Bolstered Agent: Inference-Time Suggestions for Software-Calling Brokers

This paper was accepted on the Fifth Workshop on Pure Language Technology, Analysis, and Metrics at ACL 2026.

Software-calling brokers are evaluated on device choice, parameter accuracy, and scope recognition, but LLM trajectory assessments stay inherently post-hoc. Disconnected from the energetic execution loop, such assessments establish errors which are normally addressed by way of prompt-tuning or retraining, and essentially can not course-correct the agent in actual time. To shut this hole, we transfer analysis into the execution loop at inference time: a specialised reviewer agent evaluates provisional device calls previous to execution, shifting the paradigm from post-hoc restoration to proactive analysis and error mitigation.

In apply, this structure establishes a transparent separation of issues between the first execution agent and a secondary overview agent. As with all multi-agent system, the reviewer can introduce new errors whereas correcting others, but no prior work to our information has systematically measured this tradeoff. To quantify this tradeoff, we introduce Helpfulness-Harmfulness metrics: helpfulness measures the proportion of base agent errors that suggestions corrects; harmfulness measures the proportion of right responses that suggestions degrades. These metrics straight inform reviewer design by revealing whether or not a given mannequin or immediate offers internet constructive worth.
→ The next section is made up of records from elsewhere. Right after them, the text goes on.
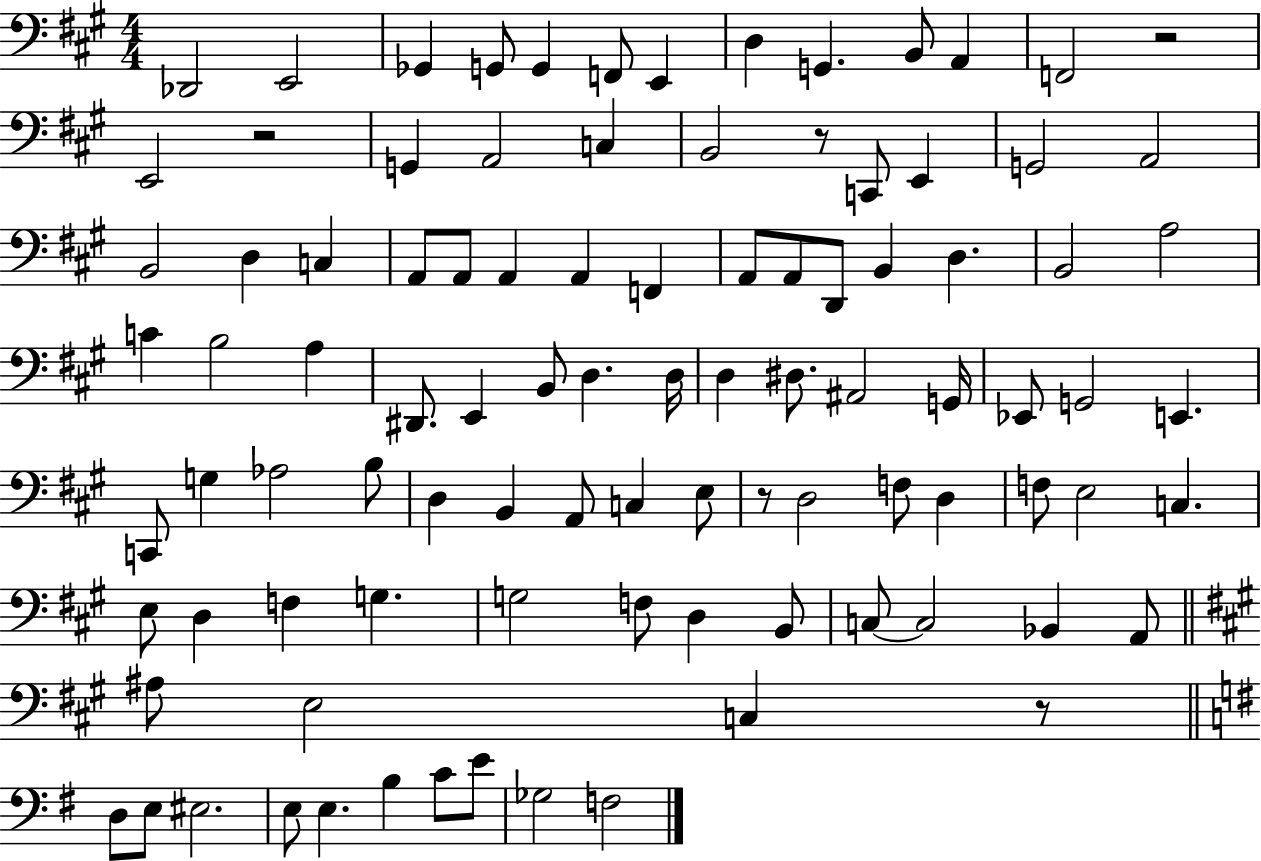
X:1
T:Untitled
M:4/4
L:1/4
K:A
_D,,2 E,,2 _G,, G,,/2 G,, F,,/2 E,, D, G,, B,,/2 A,, F,,2 z2 E,,2 z2 G,, A,,2 C, B,,2 z/2 C,,/2 E,, G,,2 A,,2 B,,2 D, C, A,,/2 A,,/2 A,, A,, F,, A,,/2 A,,/2 D,,/2 B,, D, B,,2 A,2 C B,2 A, ^D,,/2 E,, B,,/2 D, D,/4 D, ^D,/2 ^A,,2 G,,/4 _E,,/2 G,,2 E,, C,,/2 G, _A,2 B,/2 D, B,, A,,/2 C, E,/2 z/2 D,2 F,/2 D, F,/2 E,2 C, E,/2 D, F, G, G,2 F,/2 D, B,,/2 C,/2 C,2 _B,, A,,/2 ^A,/2 E,2 C, z/2 D,/2 E,/2 ^E,2 E,/2 E, B, C/2 E/2 _G,2 F,2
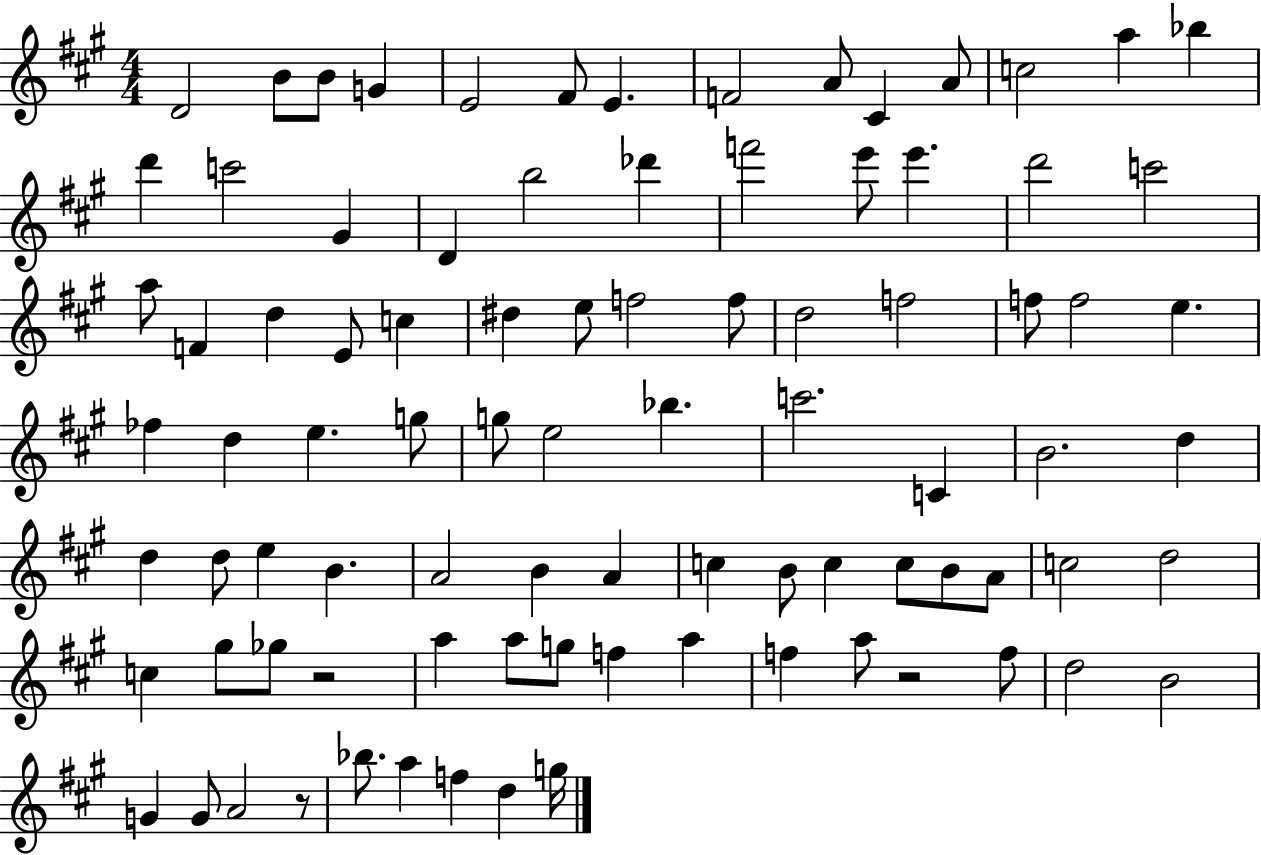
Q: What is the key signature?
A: A major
We consider our method on BFCL (single-turn) and τ2-Bench (multi-turn stateful situations), attaining +5.5% on irrelevance detection and +7.1% on multi-turn duties. Our metrics reveal that reviewer mannequin selection is essential: the reasoning mannequin o3-mini achieves a 3:1 benefit-to-risk ratio versus 2.1:1 for GPT-4o. Automated immediate optimization through GEPA offers a further +1.5–2.8%. Collectively, these outcomes reveal a core benefit of separating execution and overview: the reviewer will be systematically improved by way of mannequin choice and immediate optimization, with out retraining the bottom agent.